%%

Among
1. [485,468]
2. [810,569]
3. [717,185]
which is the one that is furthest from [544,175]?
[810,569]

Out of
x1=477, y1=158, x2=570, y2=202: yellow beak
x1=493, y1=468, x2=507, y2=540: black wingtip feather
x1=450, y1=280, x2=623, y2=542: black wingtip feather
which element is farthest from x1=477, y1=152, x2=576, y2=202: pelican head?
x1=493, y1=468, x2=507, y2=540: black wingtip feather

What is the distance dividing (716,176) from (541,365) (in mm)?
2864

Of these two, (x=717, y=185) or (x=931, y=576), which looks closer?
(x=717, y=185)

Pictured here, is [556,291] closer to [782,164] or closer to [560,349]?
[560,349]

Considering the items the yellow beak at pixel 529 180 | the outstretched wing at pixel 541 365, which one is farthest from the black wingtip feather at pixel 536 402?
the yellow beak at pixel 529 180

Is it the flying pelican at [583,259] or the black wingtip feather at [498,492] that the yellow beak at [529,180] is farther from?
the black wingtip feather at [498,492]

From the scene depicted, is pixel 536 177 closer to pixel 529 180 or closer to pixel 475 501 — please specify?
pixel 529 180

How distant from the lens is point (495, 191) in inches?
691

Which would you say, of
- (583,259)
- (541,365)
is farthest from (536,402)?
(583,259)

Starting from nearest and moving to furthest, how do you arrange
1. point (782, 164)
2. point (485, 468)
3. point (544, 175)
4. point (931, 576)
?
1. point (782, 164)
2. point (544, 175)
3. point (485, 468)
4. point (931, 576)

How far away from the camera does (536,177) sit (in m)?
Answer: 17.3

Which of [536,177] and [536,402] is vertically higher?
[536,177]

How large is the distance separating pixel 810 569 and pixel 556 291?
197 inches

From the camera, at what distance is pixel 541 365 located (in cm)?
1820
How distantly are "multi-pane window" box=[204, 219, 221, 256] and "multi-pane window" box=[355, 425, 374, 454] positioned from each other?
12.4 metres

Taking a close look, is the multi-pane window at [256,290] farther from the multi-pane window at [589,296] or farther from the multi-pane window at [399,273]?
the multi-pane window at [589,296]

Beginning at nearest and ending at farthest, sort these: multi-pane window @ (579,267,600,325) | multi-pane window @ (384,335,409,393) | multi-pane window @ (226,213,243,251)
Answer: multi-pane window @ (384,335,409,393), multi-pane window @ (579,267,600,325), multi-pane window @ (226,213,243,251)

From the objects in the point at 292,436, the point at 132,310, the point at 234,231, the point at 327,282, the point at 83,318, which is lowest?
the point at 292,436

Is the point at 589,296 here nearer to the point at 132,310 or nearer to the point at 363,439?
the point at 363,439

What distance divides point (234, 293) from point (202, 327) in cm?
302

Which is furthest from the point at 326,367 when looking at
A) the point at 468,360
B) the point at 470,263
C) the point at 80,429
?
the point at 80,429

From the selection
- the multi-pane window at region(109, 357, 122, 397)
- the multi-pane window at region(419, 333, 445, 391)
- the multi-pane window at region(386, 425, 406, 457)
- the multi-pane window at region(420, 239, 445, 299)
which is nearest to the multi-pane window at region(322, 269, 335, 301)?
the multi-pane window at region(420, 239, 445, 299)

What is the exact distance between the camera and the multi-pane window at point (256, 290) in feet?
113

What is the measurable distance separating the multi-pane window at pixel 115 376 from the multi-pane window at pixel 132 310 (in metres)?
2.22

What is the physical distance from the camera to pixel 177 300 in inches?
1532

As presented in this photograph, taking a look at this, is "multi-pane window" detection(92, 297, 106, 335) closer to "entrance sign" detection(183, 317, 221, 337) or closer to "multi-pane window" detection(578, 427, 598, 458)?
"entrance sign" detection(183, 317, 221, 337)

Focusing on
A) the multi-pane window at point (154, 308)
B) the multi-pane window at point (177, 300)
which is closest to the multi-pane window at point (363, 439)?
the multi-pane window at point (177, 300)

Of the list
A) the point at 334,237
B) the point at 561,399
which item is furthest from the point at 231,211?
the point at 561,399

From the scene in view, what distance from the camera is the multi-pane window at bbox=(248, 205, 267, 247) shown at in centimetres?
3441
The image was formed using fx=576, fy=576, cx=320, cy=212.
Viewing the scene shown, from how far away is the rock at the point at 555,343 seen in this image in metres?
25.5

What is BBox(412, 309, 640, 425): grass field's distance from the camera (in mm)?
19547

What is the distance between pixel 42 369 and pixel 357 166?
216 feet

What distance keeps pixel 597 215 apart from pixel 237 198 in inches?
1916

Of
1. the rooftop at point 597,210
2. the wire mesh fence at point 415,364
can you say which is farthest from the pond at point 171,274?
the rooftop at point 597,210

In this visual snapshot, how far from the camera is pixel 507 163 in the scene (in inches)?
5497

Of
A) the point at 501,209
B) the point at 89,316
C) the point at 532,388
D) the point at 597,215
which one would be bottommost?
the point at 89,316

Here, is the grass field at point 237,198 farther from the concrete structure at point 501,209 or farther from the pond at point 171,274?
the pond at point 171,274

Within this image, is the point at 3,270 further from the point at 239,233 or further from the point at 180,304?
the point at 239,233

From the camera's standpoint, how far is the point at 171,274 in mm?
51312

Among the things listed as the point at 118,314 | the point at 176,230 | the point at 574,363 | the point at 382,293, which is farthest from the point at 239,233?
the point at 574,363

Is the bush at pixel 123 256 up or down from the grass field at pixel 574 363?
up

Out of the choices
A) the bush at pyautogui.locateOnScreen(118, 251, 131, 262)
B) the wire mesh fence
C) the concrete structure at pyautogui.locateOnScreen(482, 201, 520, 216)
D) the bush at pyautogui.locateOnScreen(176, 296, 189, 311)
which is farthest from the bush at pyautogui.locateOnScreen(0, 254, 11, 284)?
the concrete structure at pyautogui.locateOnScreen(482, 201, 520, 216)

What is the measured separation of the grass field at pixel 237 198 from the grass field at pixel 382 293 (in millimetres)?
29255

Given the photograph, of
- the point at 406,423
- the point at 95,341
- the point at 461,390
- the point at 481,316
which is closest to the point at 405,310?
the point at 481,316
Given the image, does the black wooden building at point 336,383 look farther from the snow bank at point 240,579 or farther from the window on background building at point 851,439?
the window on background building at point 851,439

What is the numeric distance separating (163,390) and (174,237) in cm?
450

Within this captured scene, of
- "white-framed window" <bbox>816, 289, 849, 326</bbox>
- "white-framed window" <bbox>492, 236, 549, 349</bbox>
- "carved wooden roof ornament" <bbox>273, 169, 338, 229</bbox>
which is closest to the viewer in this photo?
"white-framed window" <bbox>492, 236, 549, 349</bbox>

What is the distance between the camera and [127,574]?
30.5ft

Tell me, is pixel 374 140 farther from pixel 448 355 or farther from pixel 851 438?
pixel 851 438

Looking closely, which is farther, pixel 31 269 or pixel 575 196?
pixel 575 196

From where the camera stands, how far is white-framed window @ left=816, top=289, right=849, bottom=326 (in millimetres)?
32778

%%
%%

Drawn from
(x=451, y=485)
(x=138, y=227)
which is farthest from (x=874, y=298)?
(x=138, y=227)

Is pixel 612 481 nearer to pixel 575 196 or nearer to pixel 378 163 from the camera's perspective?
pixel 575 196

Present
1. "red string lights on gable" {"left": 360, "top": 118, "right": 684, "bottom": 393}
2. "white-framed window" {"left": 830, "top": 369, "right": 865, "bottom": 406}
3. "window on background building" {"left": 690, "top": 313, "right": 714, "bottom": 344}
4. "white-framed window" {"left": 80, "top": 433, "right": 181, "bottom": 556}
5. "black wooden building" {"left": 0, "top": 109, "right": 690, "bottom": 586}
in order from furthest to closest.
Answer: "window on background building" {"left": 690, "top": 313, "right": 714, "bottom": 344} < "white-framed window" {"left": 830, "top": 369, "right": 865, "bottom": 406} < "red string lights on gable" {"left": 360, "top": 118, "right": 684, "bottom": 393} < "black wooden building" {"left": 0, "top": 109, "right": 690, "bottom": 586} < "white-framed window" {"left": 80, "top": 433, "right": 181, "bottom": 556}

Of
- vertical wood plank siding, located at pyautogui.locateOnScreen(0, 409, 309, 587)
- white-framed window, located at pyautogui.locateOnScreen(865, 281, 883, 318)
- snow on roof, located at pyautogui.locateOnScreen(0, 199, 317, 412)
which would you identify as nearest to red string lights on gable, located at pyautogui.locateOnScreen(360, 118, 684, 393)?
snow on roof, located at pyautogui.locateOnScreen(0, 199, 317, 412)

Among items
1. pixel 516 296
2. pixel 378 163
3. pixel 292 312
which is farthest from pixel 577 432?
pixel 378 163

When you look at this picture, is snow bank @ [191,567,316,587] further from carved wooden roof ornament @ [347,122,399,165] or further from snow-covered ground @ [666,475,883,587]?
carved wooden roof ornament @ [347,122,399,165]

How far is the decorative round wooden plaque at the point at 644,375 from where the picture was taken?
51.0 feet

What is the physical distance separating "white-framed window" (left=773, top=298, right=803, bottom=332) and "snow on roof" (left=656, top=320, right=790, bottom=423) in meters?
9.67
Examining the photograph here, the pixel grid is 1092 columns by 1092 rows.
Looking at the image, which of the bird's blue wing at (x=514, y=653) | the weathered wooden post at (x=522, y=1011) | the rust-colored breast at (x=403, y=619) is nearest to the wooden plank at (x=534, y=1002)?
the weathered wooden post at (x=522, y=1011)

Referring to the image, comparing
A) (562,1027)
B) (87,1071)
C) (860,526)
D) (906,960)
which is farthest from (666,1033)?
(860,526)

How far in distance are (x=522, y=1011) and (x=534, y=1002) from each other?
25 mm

%%

SHORT TASK: Retype the rows above without changes, everything from the line containing "From the camera, at" down to the line containing "Answer: multi-pane window", with both of those lines included.

EXPECTED OUTPUT:
From the camera, at what distance is pixel 541 365 located (in cm)?
1820
How distantly are "multi-pane window" box=[204, 219, 221, 256] and "multi-pane window" box=[355, 425, 374, 454] positioned from each other?
12.4 metres

Taking a close look, is the multi-pane window at [256,290] farther from the multi-pane window at [589,296] or farther from the multi-pane window at [399,273]?
the multi-pane window at [589,296]

Beginning at nearest and ending at farthest, sort these: multi-pane window @ (579,267,600,325) | multi-pane window @ (384,335,409,393) | multi-pane window @ (226,213,243,251)
Answer: multi-pane window @ (384,335,409,393), multi-pane window @ (579,267,600,325), multi-pane window @ (226,213,243,251)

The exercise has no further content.